Danko-Lab / BayesPrism

A Fully Bayesian Inference of Tumor Microenvironment composition and gene expression
142 stars 45 forks source link

Question and suggestion for running with large bulk sample set #92

Open FGOSeal opened 1 month ago

FGOSeal commented 1 month ago

Dear developers: First of all, thank you for developing this great algorithms, it really helped my research. Recently, I'm trying to run BayesPrism with ScRef 115000cells19500genes on bulk 17500samples39000genes using 16029 protein_coding genes. The program ran on a HPC node with 80 cores and 2T RAM through LSF and was killed at about 2/3 time point (about 16 days) considering the 'Estimated time to complete' (about 25 days) in the 'Run Gibbs sampling' part of stdout. I'm not sure if it is the HPC not stable, or the memory is not sufficient. I tested with different bulk sample sizes and watched the information displayed by top program, I think the memory usage of BayesPrism can be divided into 4 stages. Stage-1: Before 'Run Gibbs sampling', when inputing 17500 bulk samples, the max VIRT is about 70G, max RES is about 60G. Stage-2: 'Run Gibbs sampling', when inputing 40/100/17500 bulk samples, there are up to 80 processes, each VIRT about 14G, RES about 3.5G. Stage-3: maybe the 'Run Gibbs sampling using updated reference', when inputing 40/100 bulk samples, there are up to 80 processes, each VIRT about 14G, RES about 1.5G. Stage-4: after all Stage-3 processes disappered, there is a new process.

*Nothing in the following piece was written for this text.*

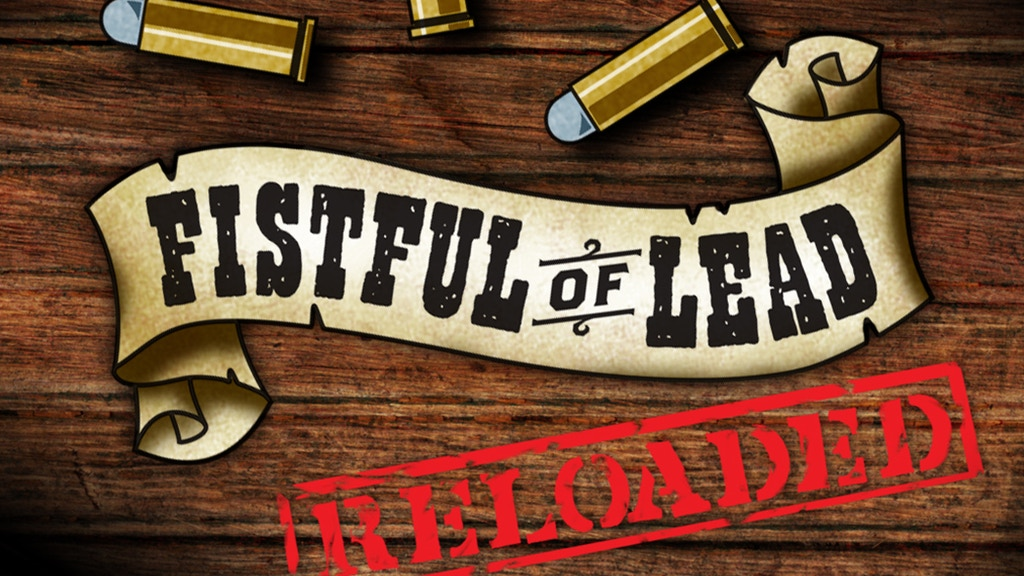 Fistful of Lead: Reloaded project video thumbnail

When inputing 40 bulk samples, it use about RES=48GB=1.2G40. When inputing 100 bulk samples, it use about RES=120GB=1.2G100. Inputing 40/100/200 samples run are all finished successfully. Now I'm inputing all bulk samples again. So my first question is, does the Stage-4 RES really=1.2GN_bulk and the running with 17500 samples will definitely fail when reaching stage-4 ? If so, I will stop my current calculation. I tried calculate the first 100 samples or the first 200 samples in 2 run. The results of the same sample are not exactly the same. Repeating calculation of the first 100 samples gives exactly the same results. So it is the normalization on the input bulk samples makes the differences between 100-sample-run and 200-sample-run. So my second question is, is it possible for me to split my bulk sample set and run in several batches and get the same/similar results as inputing all bulk sample in one run ? Right now all I can do is subsampling. But it will be good if BayesPrism can better support large sample set. Finally, if the Stage-4 RES=1.2GN_bulk is right, maybe you can add a function to estimate the approximate max RAM consumption and warn the user at an early time point.

Best regards Yi-hua Jiang

tinyi commented 1 month ago

Hi Yi-hua,

Sorry for the delayed response.

The memory usage depends on the #of cell types and cell states, #of bulk samples and #of genes. Below are a few suggestions for you to try.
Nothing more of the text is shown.